Демократизм: идея и образ жизни
Странные, а возможно, и роковые события происходят сегодня в нашем идейном обороте. Очень много говорится о демократии, демократичности, демократизме, а вместе с тем вновь приобретает влияние на людей, казалось бы, ушедшая навсегда, после миллионов смертей и губительных потрясений, коммунистическая идея. Она не только возрождается, но и становится всё более привлекательной, претендуя на то, чтобы вновь стать массовой.
На то же самое претендует и другая идеология: имперско-шовинистическая расистского толка, где странным образом смешаны самые дикие – и старые, и новые – шовинистические экстазы, дикая злоба ко всему не только инакомыслящему, но и инакорождённому.
Мы можем произносить сколько угодно громких слов, отрицая, ругая, проклиная эти идеи. Но остаётся фактом то, что они обладают каким-то импульсом действия, способностью повести за собой людей, сделать так, чтобы они начали сплачиваться в массу, забыв себя, свою индивидуальность, соединились в нечто аморфное, но страшно мощное, злобное, многоголовое.
Между тем идея, связанная с демократией, завоевать массы, стать действительно идеей никак не может. Почему?
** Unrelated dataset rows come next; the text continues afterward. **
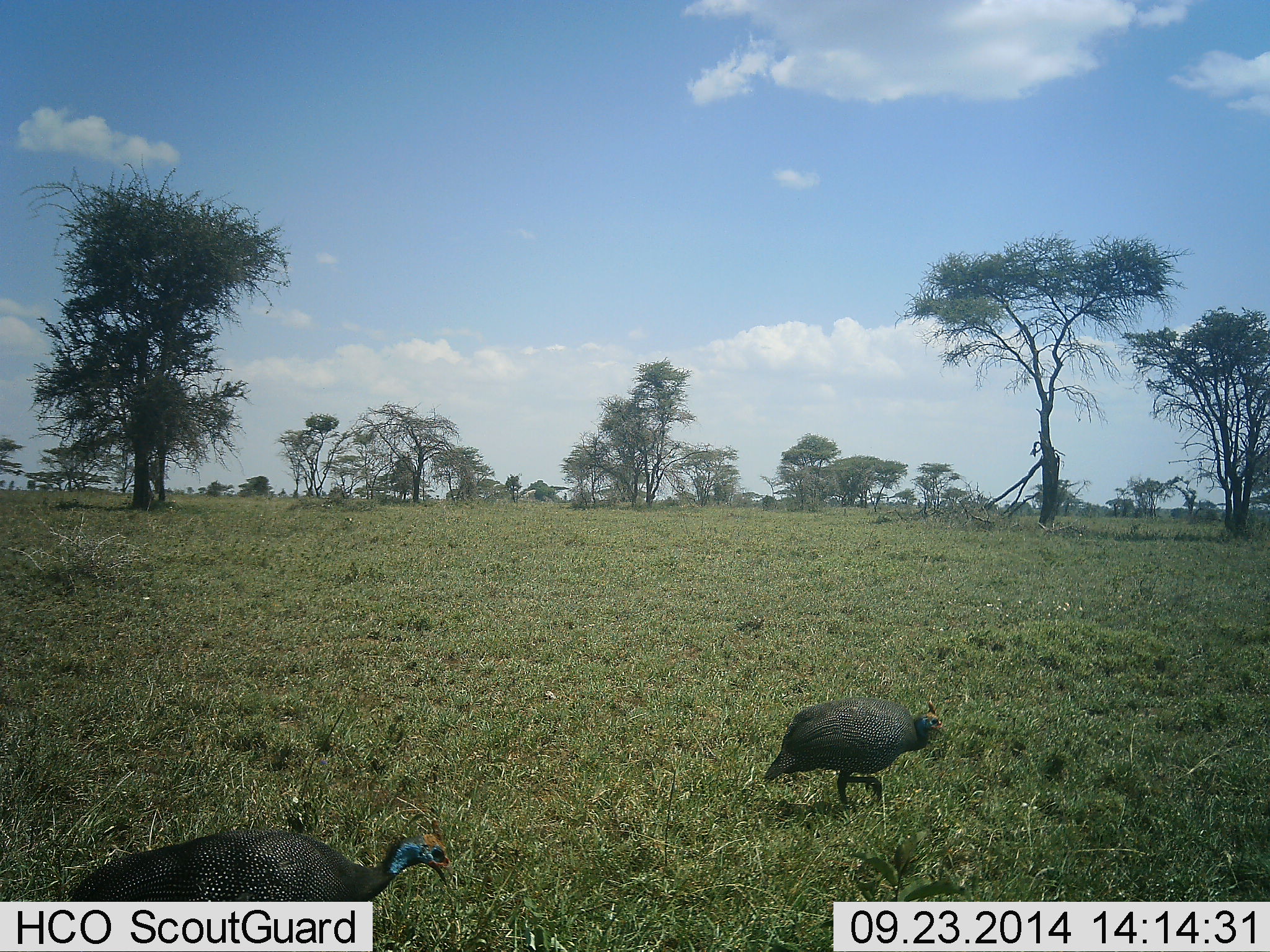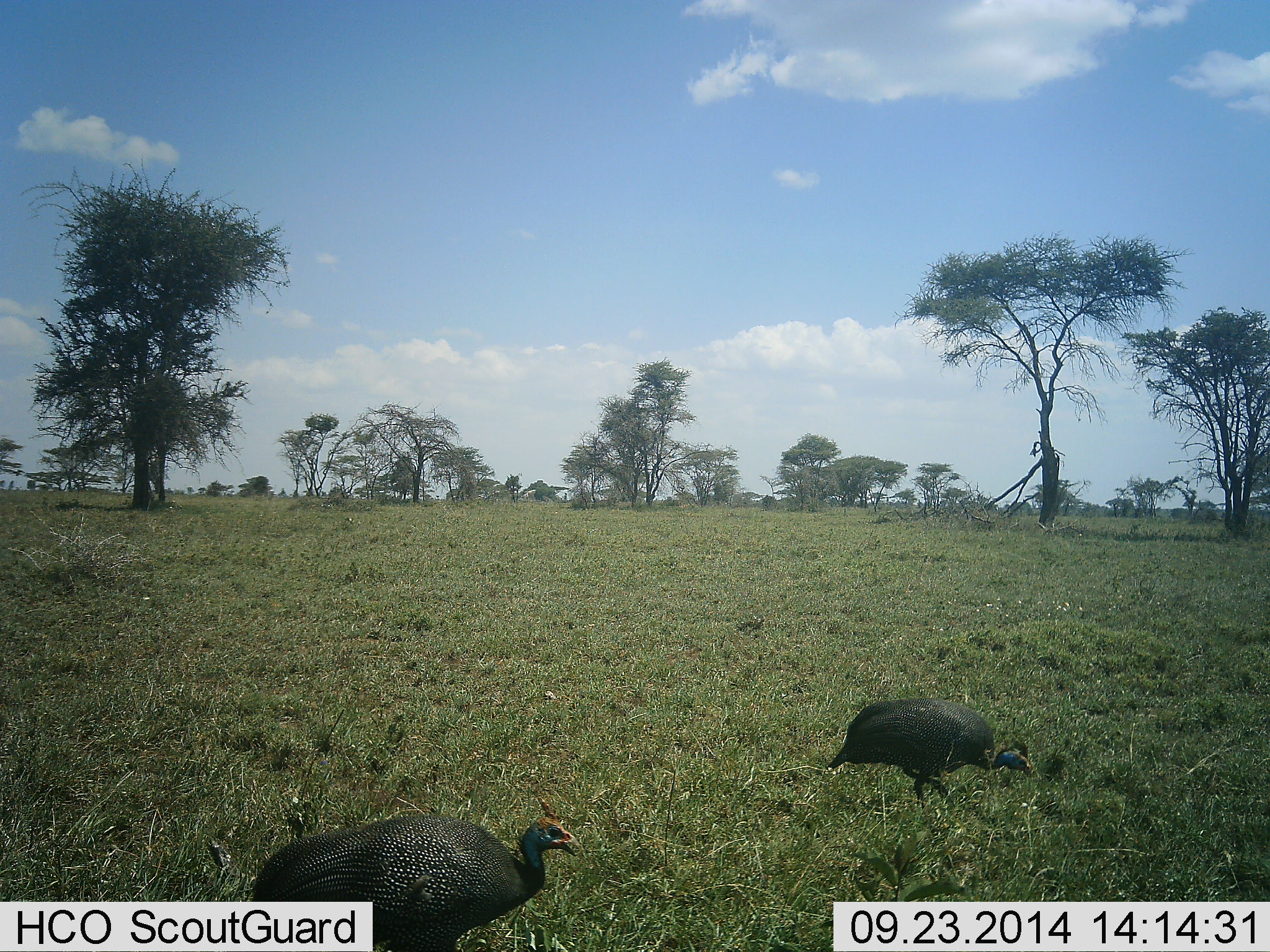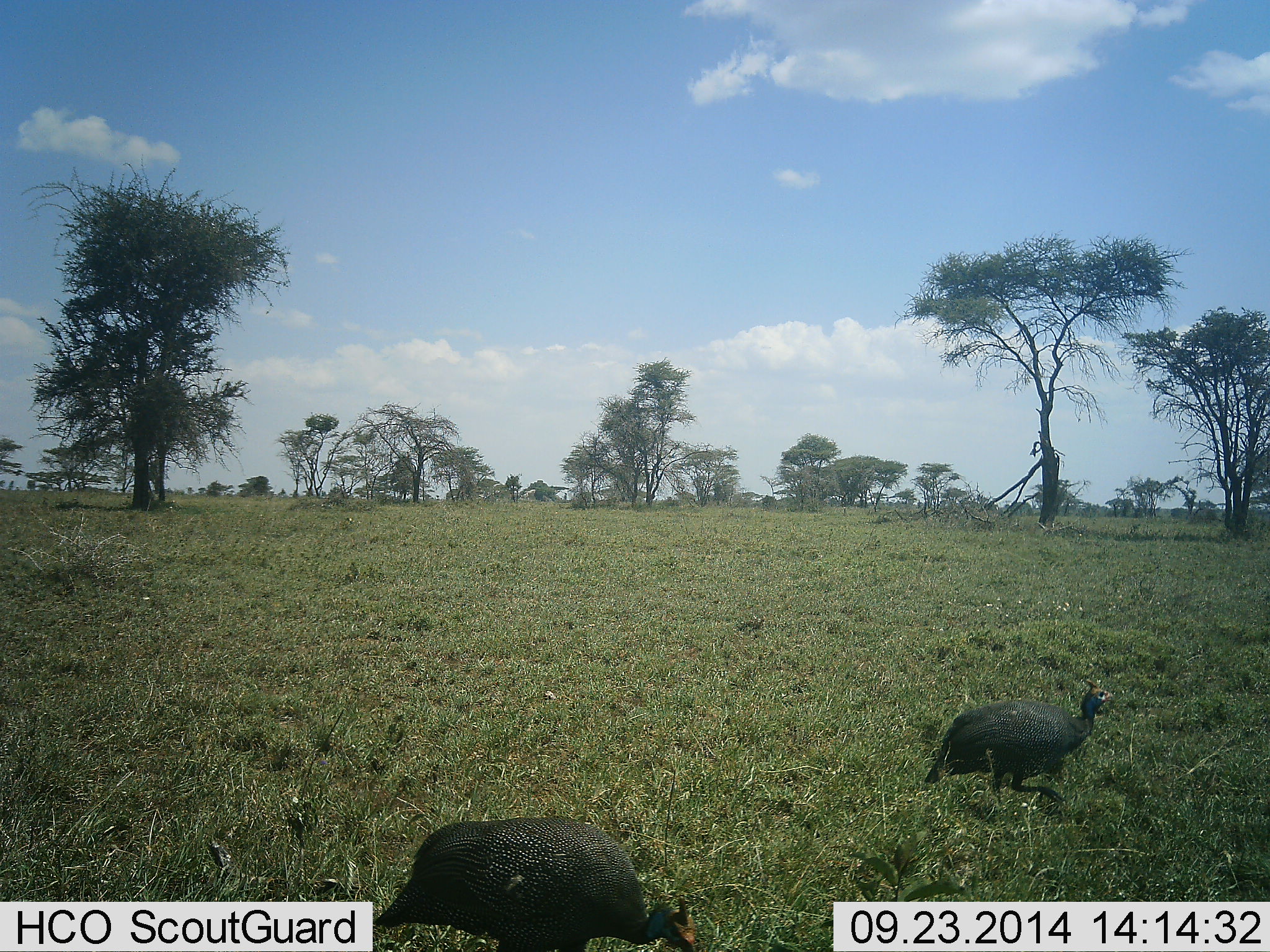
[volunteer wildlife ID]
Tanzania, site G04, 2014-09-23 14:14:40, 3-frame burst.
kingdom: Animalia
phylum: Chordata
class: Aves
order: Galliformes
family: Numididae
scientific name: Numididae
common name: guinea fowl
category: guineafowl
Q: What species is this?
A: Guineafowl (guinea fowl) (Numididae).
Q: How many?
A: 2.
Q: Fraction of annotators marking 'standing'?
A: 0%.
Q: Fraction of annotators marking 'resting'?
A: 0%.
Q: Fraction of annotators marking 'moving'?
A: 70%.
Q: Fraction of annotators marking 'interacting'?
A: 0%.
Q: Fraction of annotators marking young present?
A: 0%.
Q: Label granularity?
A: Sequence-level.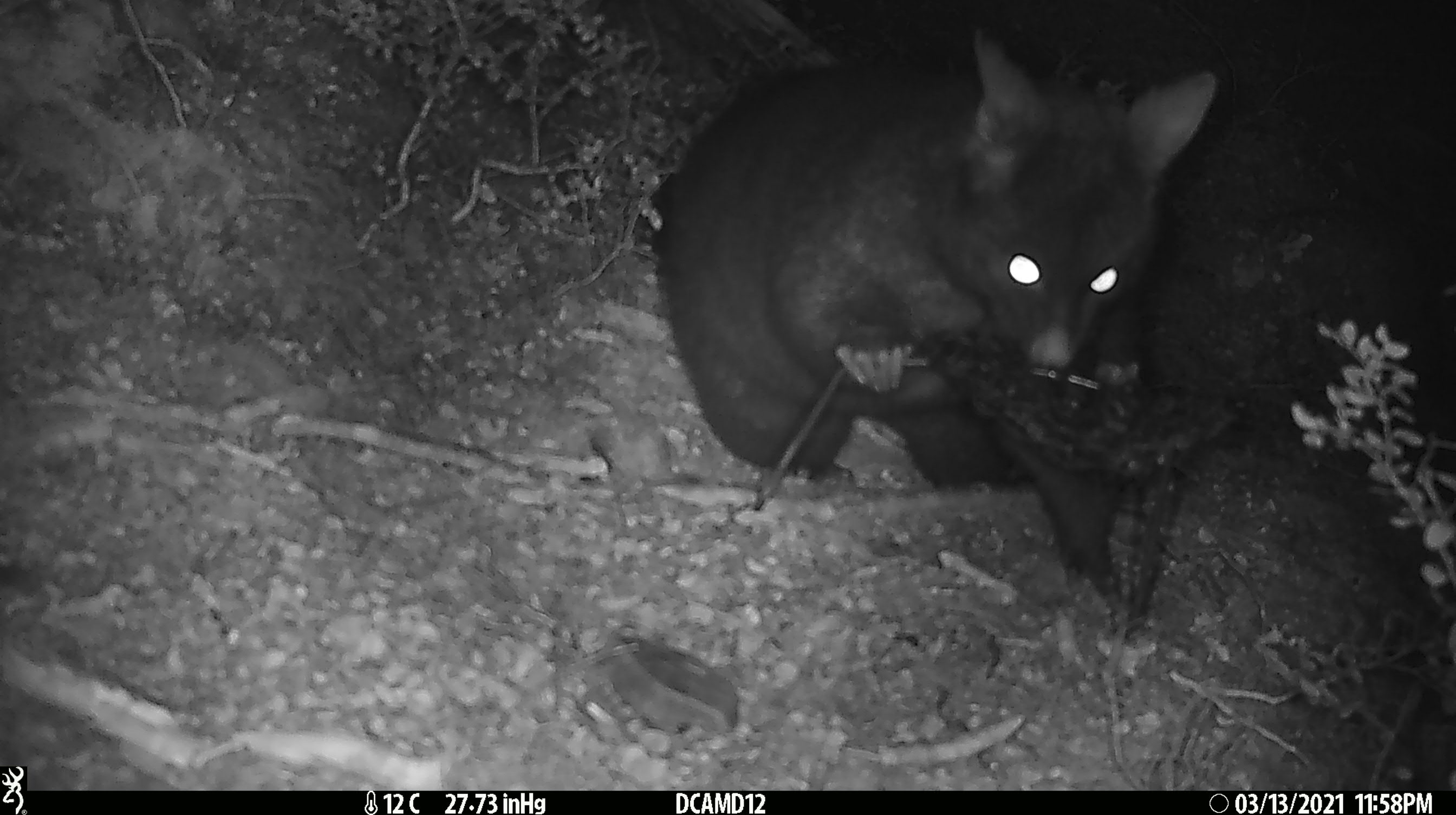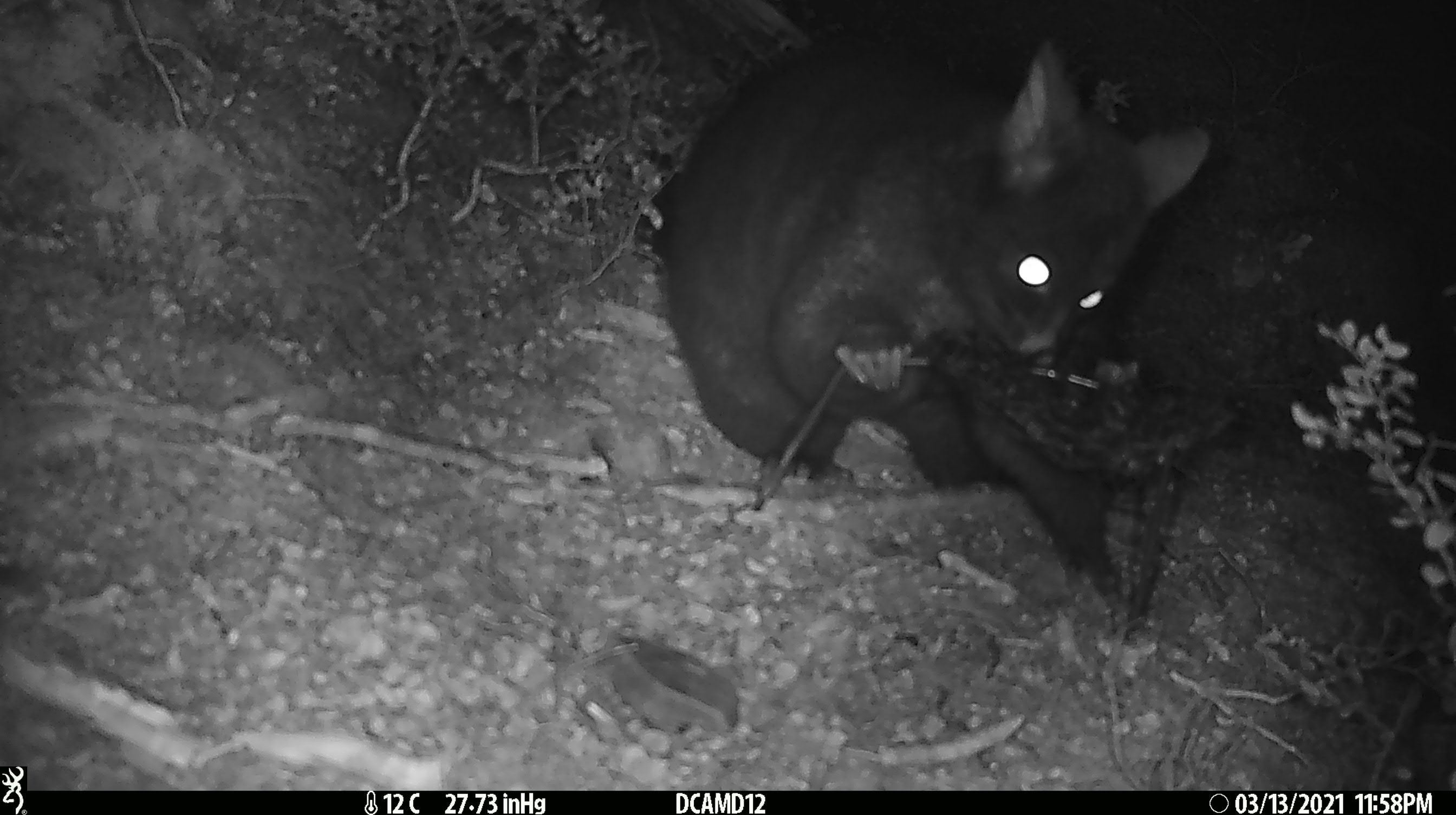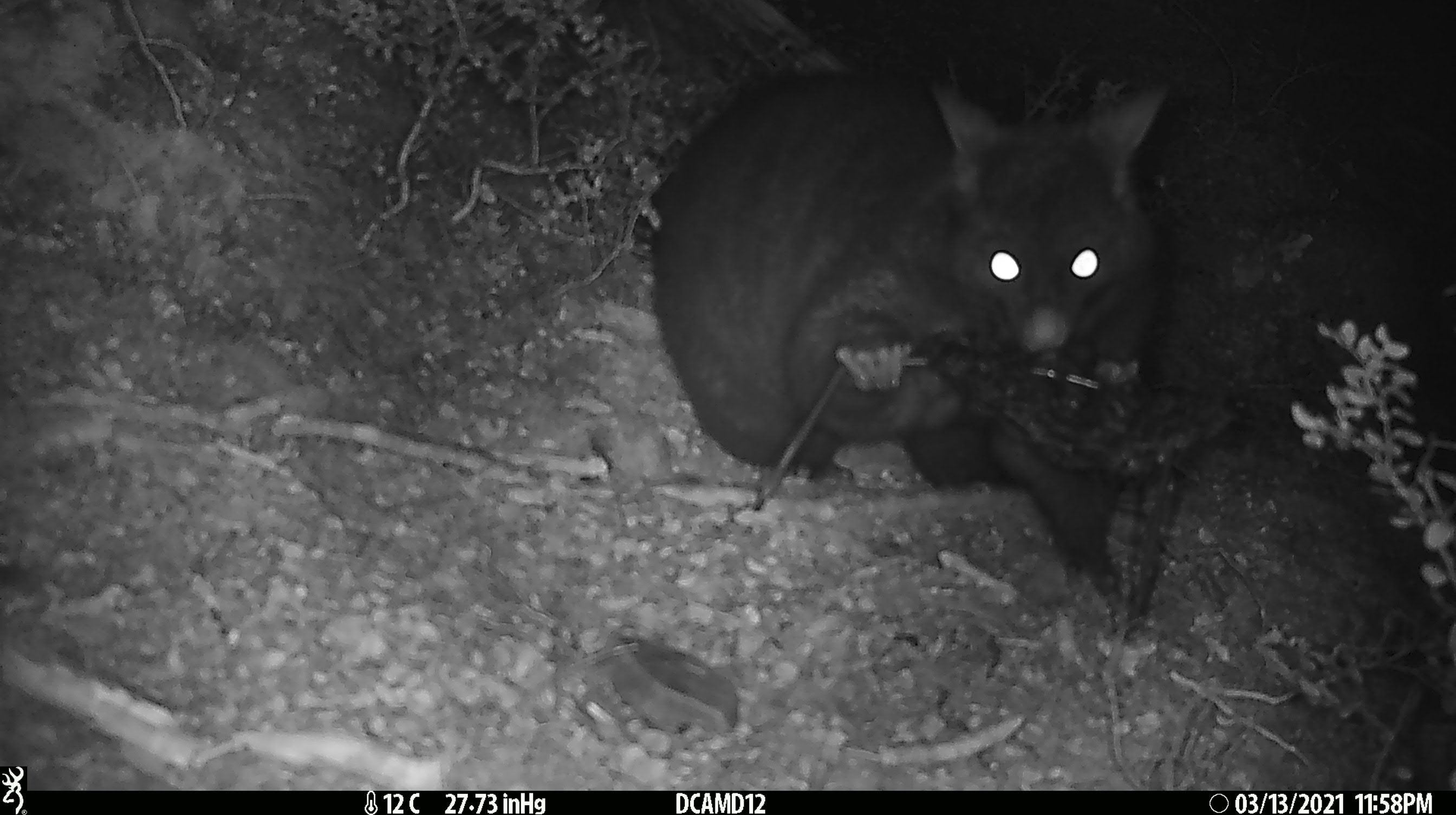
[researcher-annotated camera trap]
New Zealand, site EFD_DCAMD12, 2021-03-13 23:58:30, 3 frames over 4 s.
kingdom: Animalia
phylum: Chordata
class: Mammalia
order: Diprotodontia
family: Phalangeridae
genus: Trichosurus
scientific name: Trichosurus vulpecula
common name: common brushtail possum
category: possum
Мы говорим о демократическом устройстве государства, говорим о внутренней связи рынка и демократии, говорим, что демократическое правительство должно сменить тоталитарный режим (и в какой-то мере это произошло), но тут же сами демократы (во всяком случае демократы-политики) начинают судорожно рыться в своём арсенале: а нет ли всё-таки какой- то другой подсобной идеи, которая «подопрёт» демократию и сделает её более «удобоваримой».
Гражданская стать – не встать – выстоять. Автор фото: С. Гурория
В частности, сейчас нашими крупными, вполне прогрессивными и честными политиками выдвинута на первый план идея авторитаризма. Дескать, ситуация сложная, экономическая реформа идёт трудно, со скрипом, масса не понимает всей сложности ситуации, «народец глуповат», и поэтому на какой-то период нужна сильная власть, конечно, с призраком какого-то вождя, но «доброго, умного, понимающего», который и осуществит эту реформу...
Дело не только в каких-то недостатках наших демократов или непривычности для нас самой идеи. Вопрос, кажется, гораздо сложнее. Суть в исходной парадоксальности идеи демократизма: демократия, демократические идеалы не сводятся и не могут свестись только лишь к демократически устроенному государству...
В русском языке «демократизм» чуть ли не единственный из многочисленных «измов», который обозначает не какое-то Учение, но прямо указывает на образ жизни, на стиль взаимоотношений. Демократичен человек или нет – это не вопрос о власти, не вопрос о государстве, это вопрос о некотором индивидуальном поведении. Далее.
Произнося «социализм» или «фашизм», мы каждый раз связываем это с представлением о каком-то пусть неопределённом, но будущем. «Мы хотим строить социализм!» «Фашизм может спасти истинную расу, очистит кровь!» Но вот опять-таки «изм», говорящий не о будущем, но о настоящем, – это «демократизм». Он не требует затрат материальных или исторических; он не откладывается на завтра; его нельзя «строить», как социализм. Демократизма нельзя добиться каким-то усилием народа, но только личным усилием, выбором судьбы. Он или есть, или его нет.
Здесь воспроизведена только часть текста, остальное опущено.